▸ **Page excerpt**:
What IS PhotoJournalism?

Just to muddy the waters a bit, there is a growing trend towards a more casual, simplified style of wedding photography. Some refer to this as wedding photojournalism.

Sure. I think there's a big difference, though, between shooting a wedding in a photojournalistic style (which Frances and I have done together, under duress of ancient friendship, for a very few friends, and for my oldest friend's daughter), and pretending that anything except the most exceptional or unusual wedding shoot is photojournalism. I really don't see any excuse for the latter. It's about on a par with pretending that shooting nudes is photojournalism (well, it could be, but it's unlikely).

Something rather closer to photojournalism is propaganda photography. How are these two (propaganda and photojournalism) separable, if at all?

Cheers,

R.
 
Propaganda isn't news. Propaganda is a deliberate attempt to sway a group with a purposely styled, preconceived effort, usually on an emotion level.
. . .

▸ **Dataset content**:
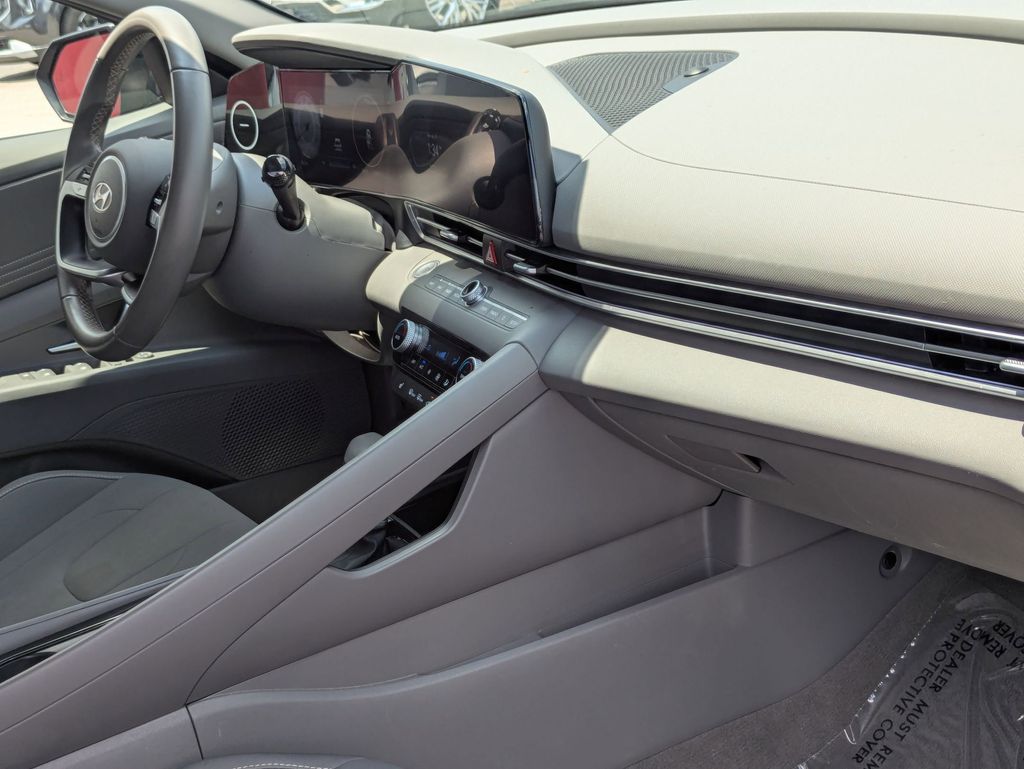 Thumbnail: 2025 Hyundai Elantra - 31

▸ **Task prompt**:
Pick up the forum discussion about photojournalism after its last sentence and carry it on.

▸ **Result of the task**:
There may be an element of advocacy journalism in the reporting of news, a subjective (or rather unobjective) delivery of the news, but I hesitate to label such as pure propaganda.

Sure. But as ISORGB says, how does the style differ?

Cheers,

R.
 
A wedding is a ceremony, a social get together, a party, completely staged and only of visual significance for the people involvedly, mostly the bride and groom and their families. In other words, using the word reportage and journalism in context of a weddings is a pretty crude attempt to glorify wedding photography by labeling it what it is not.

Photojournalism is informing people with visual information about an event that is of relevance due to its social, political or economic nature.

On the bright side for wedding photographers, there are more jobs and better pay for them than any photojournalist working today.
 
My thoughts are the same like your JSU. Photojournalism is have not "techniqe" or "style".
For me, photojournalism is the way, how you create your story or essay, but without equipment etc.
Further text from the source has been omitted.